There’s a guy I always still talk about, and it wasn’t Milton Friedman, who I had for microeconomics, and it wasn’t Gary Becker, who was the most famous economist of his generation. But it was a guy named John Umbeck. He was so influential to me because he loved economics. He just knew this stuff, and he instilled that in the handful of us that were serious about it.
If you could time-travel to any point in the past or future, where would you go?
It’d be easy to say the future, just because we’re all curious. So that’s my first thought, is 2050, to see how my grandkids are doing. But frankly I would also love to go back to 1850 and see what my relatives were up to. My family, like most, were poor white trash, scratching the ground, trying to make a living.
This was in Texas?
Well, they got to Texas; I think it was in Tennessee. My family basically never had anything, lost what they did have in each state, moving on, until they got to West Texas. My grandfather lost the cattle ranch in the Depression, ended up in California. If we hadn’t bumped into the ocean, I suppose we’d still be moving. So it’s just fascinating to me how just average, run-of-the-mill people lived a few hundred years ago, partly because I do agriculture and almost all of them were farmers.

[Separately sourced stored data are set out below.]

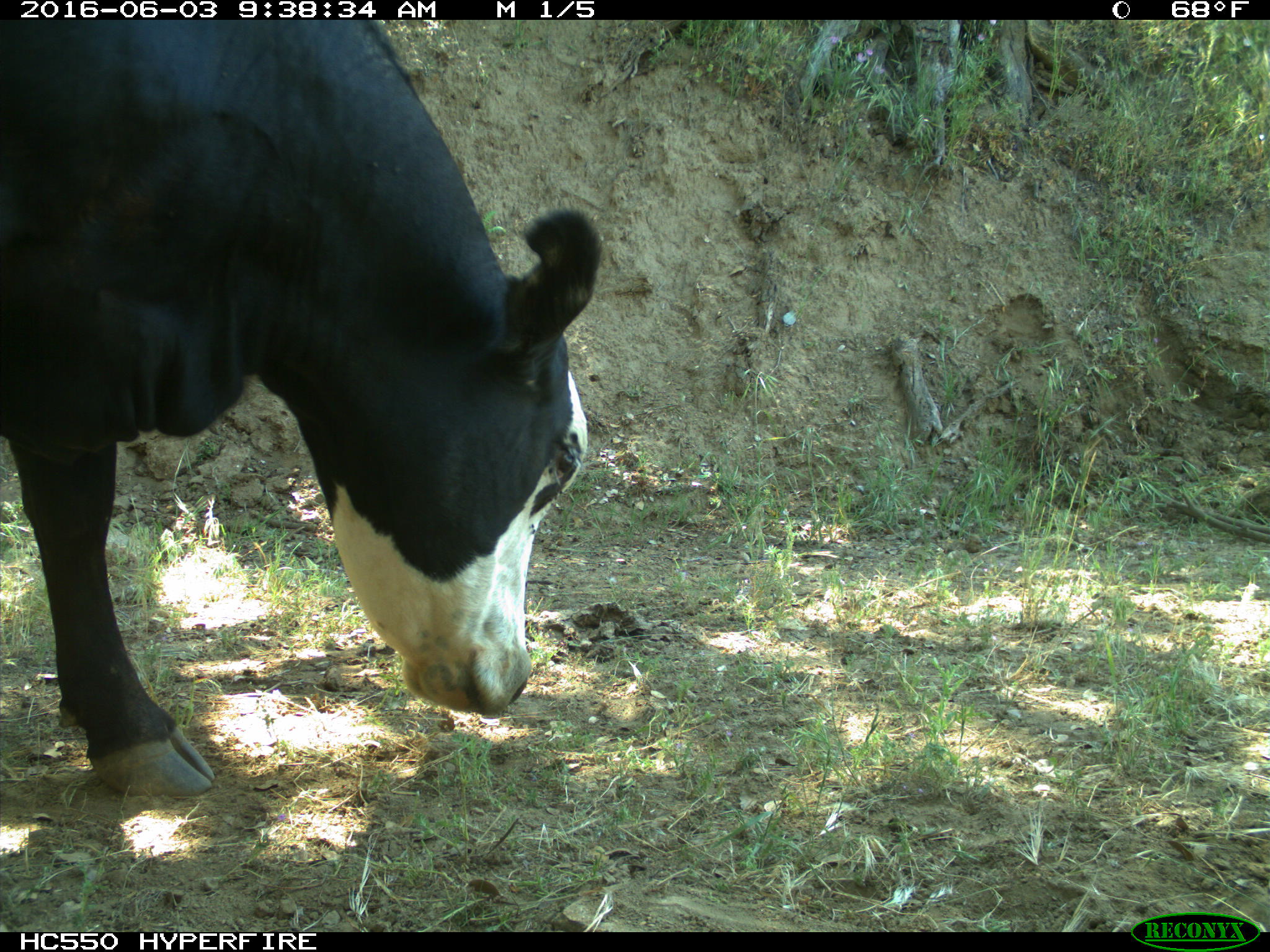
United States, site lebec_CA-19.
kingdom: Animalia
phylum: Chordata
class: Mammalia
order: Artiodactyla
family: Bovidae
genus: Bos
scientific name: Bos taurus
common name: domestic cow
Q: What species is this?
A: Bos taurus (domestic cow).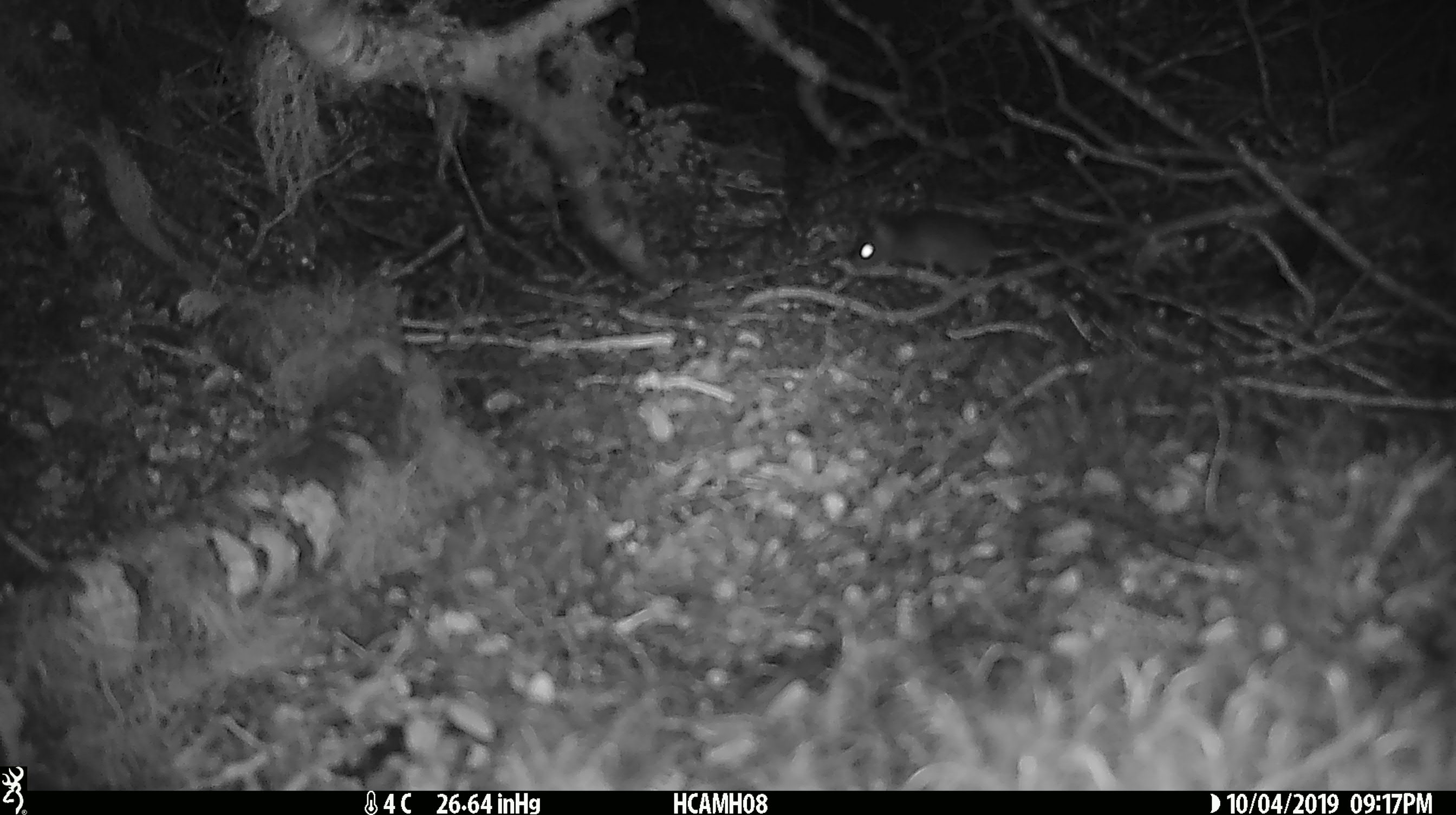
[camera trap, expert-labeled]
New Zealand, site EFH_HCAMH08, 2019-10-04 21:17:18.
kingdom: Animalia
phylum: Chordata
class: Mammalia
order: Rodentia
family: Muridae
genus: Mus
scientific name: Mus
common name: mouse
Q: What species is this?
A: Mouse (Mus).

How do you pass on your own appreciation of agriculture to your children and grandchildren?
I have a daughter who’s just graduating from college this year, and she grew up in a little town. She was around people talking about agriculture, but my father had Alzheimer’s disease by the time she met him. She’d go out to where the farm was, but there was nothing much there. But a couple of times she has said, ‘I’m going to write a paper about some agricultural topic.’ Or one of her friends will call me up and say that my daughter said I could talk to them about GMO foods or things. So she’s got a little appreciation for agricultural issues.
What are you reading now for pleasure?
I’m reading Factfulness: Ten Reasons We’re Wrong About the World—and Why Things Are Better Than You Think, by Hans Rosling. His point is, young people get a pessimistic view of what’s happening in the world because that’s what all the newspapers say. And old guys like me have a pessimistic view of the world. But [we] have made enormous progress. And I’m re-reading a Lord Peter Wimsey story that I’m enjoying.